TAREA A REALIZAR: En el texto sobre la teología de la liberación, ¿de qué surge esta teología de un modo inmediato?

4) El horizonte filosófico de la teología de la liberación. Hemos dicho más arriba que la tesis que aquí se pretende mantener es la que con la teología de la liberación se opera un cambio de paradigma o de horizonte intelectual. Evidentemente, la teología de la liberación no es tan claramente como lo fueron otras teologías en el pasado, la que configura el horizonte intelectual de una época, sino que éste horizonte lo encuentra la teología ya al menos parcialmente elaborado. Tampoco se pretende aquí decir que la teología de la liberación sea la única teología que se mueve en este horizonte, aunque es indudable que, en cuanto teología no europea, su carácter post-hegeliano es más manifiesto que en otras teologías contemporáneas. Ahora bien, el que la teología se encuentre el horizonte ya hecho no significa en modo alguno que este horizonte sea de algún modo lo que fundamenta esta teología y la hace posible. De un modo inmediato, la teología de la liberación surge de una experiencia histórica y espiritual concreta –el "hecho mayor" del que hablaba G. Gutiérrezxxxii–, cuyos contenidos están determinados por las mayorías pobres del Tercer Mundo. En el aspecto intelectual, puede decirse que lo que determina la configuración categorial de la teología de la liberación no es un nuevo horizonte filosófico, sino un "cambio de paradigma" interno a la misma teología, y que viene dado por el punto de partida en la realidad de los pobres como auténtico lugar teológico. Lo que sucede es que, como vimos al hablar de Kuhn, el concepto de paradigma integra, además de la novedad en el punto de partida, toda una serie de compromisos de tipo categorial y filosófico. Y en este punto es donde la teología de la liberación no solamente se mueve en un horizonte filosófico contemporáneo sino que, como vamos a ver, es donde "encaja" más adecuadamente.

Extracto del conjunto de datos
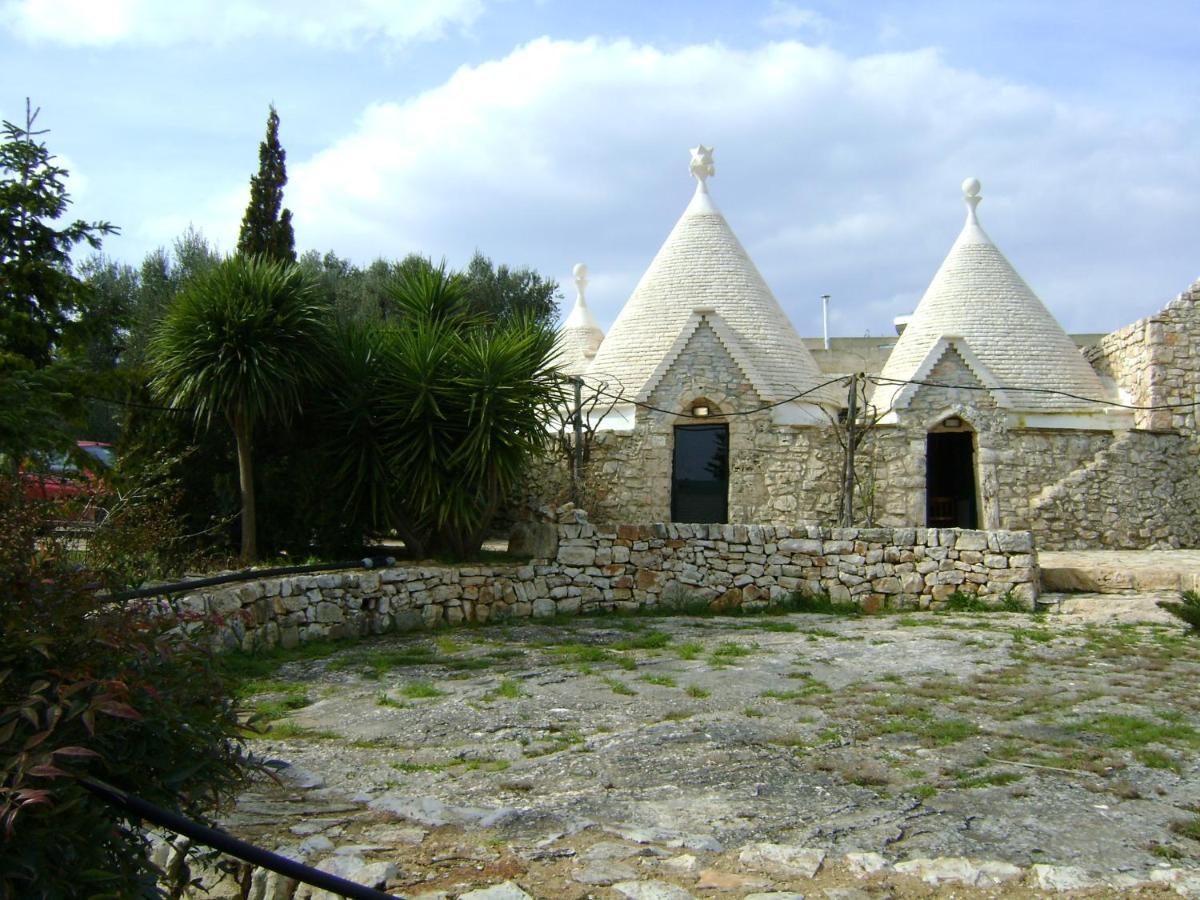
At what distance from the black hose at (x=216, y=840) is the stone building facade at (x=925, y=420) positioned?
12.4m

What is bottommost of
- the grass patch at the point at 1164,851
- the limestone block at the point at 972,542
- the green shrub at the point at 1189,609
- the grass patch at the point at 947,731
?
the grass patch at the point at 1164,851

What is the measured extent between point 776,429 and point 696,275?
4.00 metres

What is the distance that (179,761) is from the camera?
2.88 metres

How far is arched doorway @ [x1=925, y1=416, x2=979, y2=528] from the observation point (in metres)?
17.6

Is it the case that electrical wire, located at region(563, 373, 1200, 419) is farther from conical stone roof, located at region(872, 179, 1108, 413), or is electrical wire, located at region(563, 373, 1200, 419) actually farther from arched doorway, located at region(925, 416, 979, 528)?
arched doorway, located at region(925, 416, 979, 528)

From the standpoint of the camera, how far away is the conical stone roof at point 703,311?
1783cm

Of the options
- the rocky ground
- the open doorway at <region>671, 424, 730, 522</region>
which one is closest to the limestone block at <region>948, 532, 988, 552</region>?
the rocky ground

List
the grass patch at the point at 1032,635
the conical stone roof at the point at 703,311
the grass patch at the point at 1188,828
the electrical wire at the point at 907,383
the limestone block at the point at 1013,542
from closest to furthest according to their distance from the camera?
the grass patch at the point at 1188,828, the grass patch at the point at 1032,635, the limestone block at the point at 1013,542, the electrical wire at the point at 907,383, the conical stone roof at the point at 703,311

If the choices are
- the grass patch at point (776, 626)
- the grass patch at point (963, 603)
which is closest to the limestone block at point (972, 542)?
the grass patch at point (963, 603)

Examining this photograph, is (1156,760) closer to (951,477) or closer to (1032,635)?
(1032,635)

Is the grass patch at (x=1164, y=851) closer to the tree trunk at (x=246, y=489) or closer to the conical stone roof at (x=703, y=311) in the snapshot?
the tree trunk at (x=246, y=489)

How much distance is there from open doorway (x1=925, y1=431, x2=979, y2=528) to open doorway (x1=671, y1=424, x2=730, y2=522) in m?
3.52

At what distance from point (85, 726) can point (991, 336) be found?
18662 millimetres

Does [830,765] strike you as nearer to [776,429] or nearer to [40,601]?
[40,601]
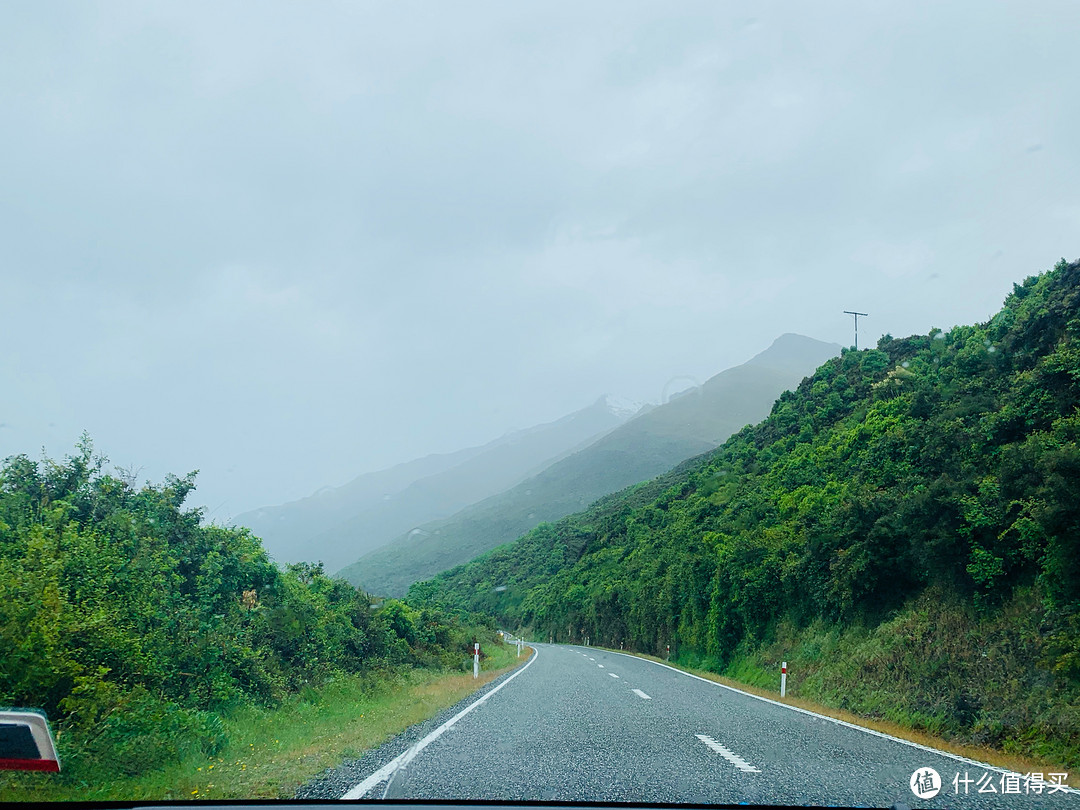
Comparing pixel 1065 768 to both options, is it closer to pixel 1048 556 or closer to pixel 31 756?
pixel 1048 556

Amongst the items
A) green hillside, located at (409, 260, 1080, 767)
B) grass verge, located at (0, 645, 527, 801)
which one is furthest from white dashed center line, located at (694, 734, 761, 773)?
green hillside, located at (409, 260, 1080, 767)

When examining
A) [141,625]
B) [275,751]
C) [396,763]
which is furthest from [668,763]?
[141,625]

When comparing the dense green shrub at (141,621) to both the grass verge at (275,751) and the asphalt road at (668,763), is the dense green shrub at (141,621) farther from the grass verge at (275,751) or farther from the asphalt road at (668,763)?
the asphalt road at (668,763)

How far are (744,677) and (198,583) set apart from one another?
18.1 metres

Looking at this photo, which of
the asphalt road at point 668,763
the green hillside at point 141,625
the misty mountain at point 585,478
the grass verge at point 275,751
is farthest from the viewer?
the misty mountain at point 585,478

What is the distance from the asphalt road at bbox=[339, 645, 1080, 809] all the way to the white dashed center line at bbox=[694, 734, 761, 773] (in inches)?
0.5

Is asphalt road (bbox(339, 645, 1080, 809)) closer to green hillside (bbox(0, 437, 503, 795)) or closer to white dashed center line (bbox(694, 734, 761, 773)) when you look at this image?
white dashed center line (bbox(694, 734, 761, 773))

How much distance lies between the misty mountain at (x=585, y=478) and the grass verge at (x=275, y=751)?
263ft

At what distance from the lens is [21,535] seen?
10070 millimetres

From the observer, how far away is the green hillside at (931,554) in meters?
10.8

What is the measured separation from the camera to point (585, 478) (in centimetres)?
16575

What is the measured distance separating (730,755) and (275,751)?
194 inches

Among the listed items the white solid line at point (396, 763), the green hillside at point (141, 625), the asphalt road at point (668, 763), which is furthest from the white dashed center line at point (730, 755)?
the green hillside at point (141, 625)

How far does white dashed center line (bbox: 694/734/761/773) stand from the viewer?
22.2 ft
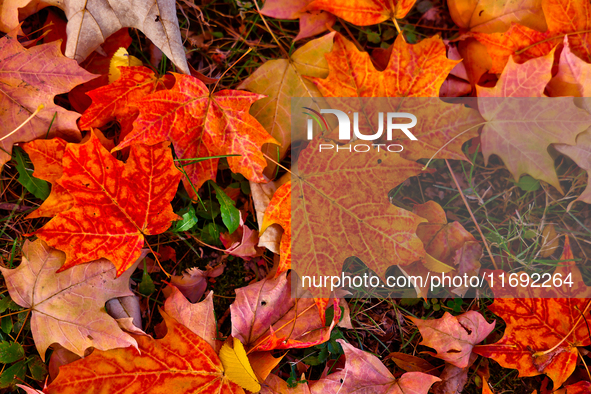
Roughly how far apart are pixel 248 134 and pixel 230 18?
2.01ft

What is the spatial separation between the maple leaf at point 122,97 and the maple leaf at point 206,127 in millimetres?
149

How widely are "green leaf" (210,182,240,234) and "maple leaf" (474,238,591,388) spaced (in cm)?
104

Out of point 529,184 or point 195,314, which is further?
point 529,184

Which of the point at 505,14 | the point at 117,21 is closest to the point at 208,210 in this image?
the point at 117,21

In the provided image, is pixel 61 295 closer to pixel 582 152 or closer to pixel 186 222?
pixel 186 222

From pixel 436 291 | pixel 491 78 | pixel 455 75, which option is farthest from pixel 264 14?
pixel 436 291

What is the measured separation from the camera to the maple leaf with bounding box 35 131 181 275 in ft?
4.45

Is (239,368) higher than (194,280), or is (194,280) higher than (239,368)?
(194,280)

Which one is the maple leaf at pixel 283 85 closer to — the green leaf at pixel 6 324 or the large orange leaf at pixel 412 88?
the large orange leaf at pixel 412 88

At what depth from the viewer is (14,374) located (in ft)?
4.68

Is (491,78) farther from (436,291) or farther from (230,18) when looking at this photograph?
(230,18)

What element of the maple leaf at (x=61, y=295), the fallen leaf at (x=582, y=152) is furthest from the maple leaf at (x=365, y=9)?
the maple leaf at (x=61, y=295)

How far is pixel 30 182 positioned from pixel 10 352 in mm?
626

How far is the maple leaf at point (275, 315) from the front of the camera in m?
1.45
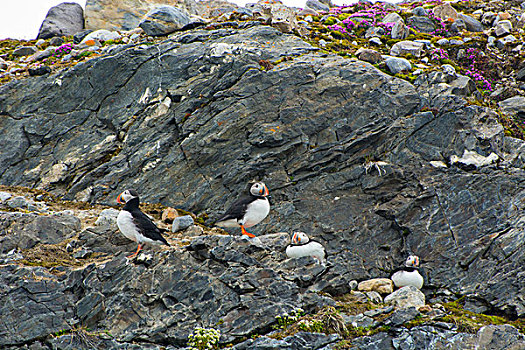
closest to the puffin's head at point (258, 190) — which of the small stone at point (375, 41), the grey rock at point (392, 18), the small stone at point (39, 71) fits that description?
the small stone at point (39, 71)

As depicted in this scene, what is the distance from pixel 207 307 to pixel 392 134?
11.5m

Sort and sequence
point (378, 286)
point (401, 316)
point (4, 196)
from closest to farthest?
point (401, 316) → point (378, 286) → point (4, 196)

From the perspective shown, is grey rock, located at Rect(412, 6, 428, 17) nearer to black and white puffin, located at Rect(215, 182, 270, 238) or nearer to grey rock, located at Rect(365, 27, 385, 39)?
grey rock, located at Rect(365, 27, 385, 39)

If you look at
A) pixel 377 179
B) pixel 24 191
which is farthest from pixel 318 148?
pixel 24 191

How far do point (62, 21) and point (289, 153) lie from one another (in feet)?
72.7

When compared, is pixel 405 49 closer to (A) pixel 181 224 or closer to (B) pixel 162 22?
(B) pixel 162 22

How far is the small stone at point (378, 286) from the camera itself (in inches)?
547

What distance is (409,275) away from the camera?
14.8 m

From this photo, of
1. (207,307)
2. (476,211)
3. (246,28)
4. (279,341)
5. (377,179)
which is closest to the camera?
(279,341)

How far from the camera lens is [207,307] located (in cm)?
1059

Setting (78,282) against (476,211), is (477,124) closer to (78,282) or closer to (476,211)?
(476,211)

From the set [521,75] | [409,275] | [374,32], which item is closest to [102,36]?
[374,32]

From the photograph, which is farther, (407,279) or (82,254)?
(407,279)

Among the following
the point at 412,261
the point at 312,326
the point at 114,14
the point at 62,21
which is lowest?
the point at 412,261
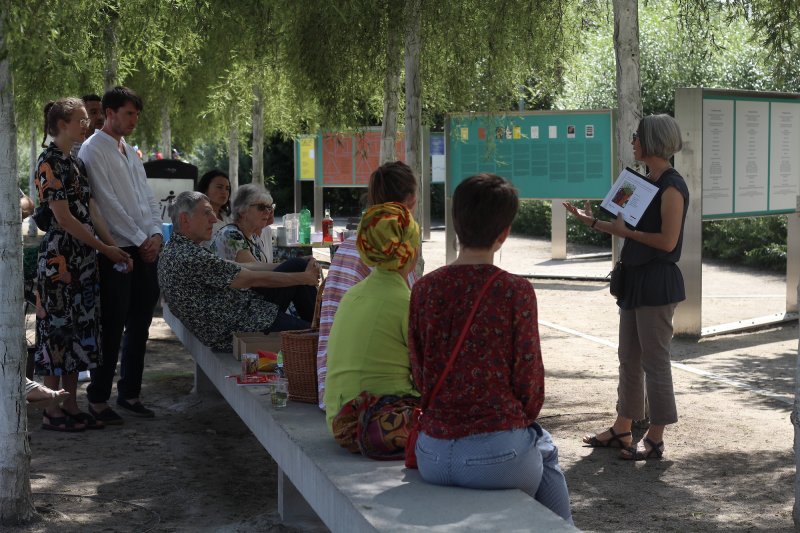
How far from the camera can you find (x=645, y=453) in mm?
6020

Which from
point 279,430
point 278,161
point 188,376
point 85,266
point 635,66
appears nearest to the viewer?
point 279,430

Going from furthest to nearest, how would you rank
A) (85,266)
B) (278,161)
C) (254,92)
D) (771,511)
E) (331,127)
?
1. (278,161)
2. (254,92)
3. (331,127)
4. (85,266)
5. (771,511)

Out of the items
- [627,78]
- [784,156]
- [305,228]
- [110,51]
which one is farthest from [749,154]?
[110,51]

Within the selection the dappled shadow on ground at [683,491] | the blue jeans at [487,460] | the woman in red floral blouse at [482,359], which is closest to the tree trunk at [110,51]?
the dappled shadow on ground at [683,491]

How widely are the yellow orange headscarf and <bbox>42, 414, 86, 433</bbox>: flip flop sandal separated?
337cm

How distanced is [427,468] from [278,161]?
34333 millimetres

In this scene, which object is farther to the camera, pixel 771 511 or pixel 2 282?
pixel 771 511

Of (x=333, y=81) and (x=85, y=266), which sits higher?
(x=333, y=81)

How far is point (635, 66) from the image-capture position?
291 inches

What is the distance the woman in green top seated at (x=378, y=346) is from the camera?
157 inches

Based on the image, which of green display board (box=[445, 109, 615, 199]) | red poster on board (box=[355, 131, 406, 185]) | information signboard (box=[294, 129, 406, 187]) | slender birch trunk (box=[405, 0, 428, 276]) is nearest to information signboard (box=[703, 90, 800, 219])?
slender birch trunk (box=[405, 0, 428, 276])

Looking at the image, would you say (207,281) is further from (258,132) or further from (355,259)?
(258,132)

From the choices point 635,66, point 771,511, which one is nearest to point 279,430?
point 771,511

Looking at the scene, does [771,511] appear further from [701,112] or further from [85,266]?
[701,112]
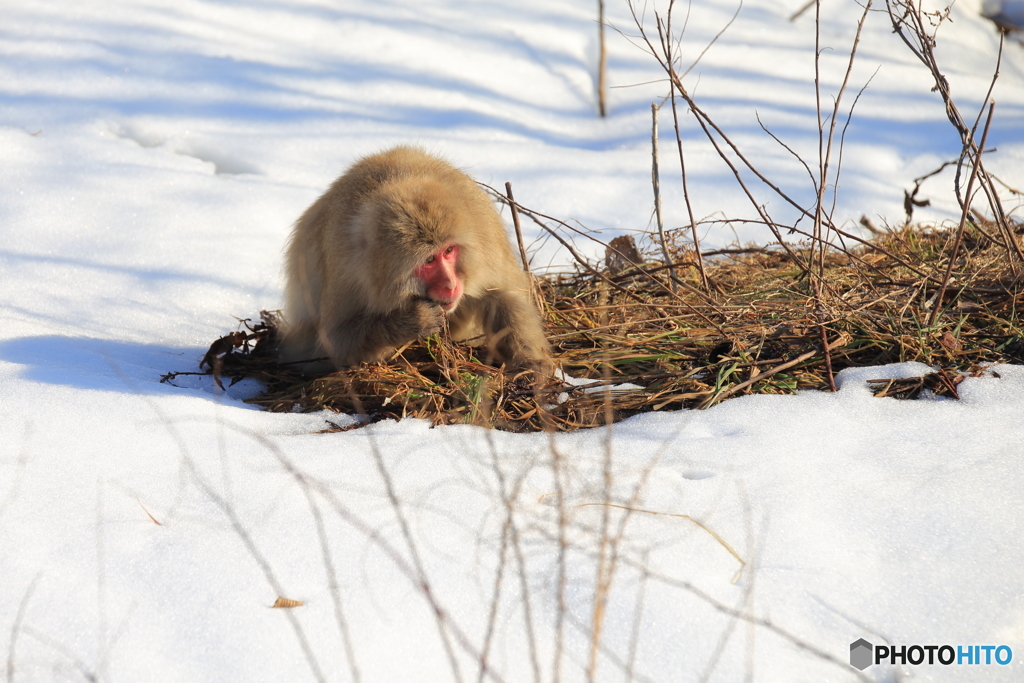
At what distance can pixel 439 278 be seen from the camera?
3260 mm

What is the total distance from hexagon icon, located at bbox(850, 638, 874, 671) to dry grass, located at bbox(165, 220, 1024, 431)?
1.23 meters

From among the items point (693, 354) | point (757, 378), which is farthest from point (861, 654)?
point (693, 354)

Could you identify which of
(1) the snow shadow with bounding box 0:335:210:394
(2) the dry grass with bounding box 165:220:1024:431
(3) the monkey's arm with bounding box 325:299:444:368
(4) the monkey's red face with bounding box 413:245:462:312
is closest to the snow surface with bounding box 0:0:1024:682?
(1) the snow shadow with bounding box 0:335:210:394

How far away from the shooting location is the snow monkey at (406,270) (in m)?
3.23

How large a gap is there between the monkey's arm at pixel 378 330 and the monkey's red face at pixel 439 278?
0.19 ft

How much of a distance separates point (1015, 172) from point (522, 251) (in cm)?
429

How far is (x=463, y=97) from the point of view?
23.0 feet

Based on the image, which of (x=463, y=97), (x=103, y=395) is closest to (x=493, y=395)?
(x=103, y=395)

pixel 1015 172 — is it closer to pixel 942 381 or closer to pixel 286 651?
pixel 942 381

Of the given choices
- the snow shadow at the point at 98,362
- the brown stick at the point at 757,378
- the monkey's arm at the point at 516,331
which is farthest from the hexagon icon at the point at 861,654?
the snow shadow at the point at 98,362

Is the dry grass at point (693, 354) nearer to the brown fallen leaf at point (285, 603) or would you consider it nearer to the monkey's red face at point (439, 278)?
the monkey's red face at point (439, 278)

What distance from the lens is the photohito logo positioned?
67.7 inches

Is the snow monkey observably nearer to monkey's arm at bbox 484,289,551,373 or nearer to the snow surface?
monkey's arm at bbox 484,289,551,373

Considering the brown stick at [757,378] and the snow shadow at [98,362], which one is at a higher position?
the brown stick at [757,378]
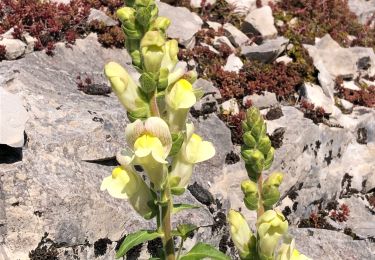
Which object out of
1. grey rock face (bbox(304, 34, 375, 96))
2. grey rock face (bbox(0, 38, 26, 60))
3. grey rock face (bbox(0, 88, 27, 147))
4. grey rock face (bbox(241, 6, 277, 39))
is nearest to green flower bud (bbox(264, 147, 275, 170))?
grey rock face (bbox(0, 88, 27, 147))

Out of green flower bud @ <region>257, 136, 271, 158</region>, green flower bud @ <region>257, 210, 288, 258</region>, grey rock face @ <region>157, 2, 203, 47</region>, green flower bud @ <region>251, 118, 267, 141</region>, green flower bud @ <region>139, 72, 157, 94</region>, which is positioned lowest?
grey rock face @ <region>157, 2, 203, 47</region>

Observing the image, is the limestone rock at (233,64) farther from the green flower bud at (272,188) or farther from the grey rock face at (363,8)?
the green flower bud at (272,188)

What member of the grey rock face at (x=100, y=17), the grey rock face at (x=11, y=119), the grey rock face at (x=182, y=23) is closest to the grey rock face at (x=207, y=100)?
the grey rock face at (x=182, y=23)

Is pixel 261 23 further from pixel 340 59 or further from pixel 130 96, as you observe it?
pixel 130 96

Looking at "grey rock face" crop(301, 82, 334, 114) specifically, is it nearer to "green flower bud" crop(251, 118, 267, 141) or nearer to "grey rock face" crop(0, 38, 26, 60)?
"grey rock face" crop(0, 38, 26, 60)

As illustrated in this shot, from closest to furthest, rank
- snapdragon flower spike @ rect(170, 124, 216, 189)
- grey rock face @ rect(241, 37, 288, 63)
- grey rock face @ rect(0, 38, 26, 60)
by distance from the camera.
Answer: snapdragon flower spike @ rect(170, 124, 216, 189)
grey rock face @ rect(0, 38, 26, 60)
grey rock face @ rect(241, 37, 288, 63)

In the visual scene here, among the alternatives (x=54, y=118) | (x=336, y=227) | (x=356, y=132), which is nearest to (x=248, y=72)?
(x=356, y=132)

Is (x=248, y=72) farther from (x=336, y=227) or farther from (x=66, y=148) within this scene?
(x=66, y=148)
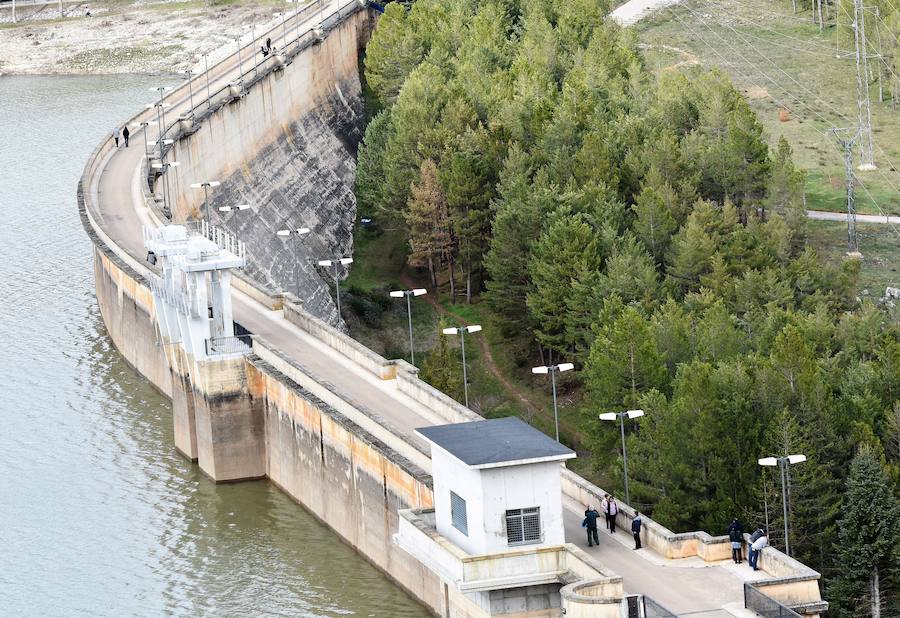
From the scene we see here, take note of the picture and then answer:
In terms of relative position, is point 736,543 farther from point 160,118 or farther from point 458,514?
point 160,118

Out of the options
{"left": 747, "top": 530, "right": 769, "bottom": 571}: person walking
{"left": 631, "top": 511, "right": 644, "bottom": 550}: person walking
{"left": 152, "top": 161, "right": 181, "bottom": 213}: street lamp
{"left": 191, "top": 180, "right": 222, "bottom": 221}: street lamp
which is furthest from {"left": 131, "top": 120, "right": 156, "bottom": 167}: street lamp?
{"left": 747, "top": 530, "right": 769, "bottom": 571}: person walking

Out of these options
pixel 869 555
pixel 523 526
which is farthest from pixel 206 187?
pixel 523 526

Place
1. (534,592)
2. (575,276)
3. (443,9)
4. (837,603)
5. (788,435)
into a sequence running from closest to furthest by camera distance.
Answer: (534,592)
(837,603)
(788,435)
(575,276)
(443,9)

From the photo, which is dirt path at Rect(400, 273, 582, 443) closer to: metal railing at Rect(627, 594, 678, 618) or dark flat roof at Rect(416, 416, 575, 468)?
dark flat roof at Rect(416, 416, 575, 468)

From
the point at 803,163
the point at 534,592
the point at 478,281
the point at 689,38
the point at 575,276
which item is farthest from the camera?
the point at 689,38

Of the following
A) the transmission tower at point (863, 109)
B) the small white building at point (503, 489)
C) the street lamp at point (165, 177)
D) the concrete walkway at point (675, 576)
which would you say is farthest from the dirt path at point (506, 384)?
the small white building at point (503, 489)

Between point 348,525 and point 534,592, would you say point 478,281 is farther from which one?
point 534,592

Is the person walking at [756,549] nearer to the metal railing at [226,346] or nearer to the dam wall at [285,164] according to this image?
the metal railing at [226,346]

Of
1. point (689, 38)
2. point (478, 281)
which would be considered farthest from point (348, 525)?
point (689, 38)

RESPUESTA: Surge de una experiencia histórica y espiritual concreta, cuyos contenidos están determinados por las mayorías pobres del Tercer Mundo.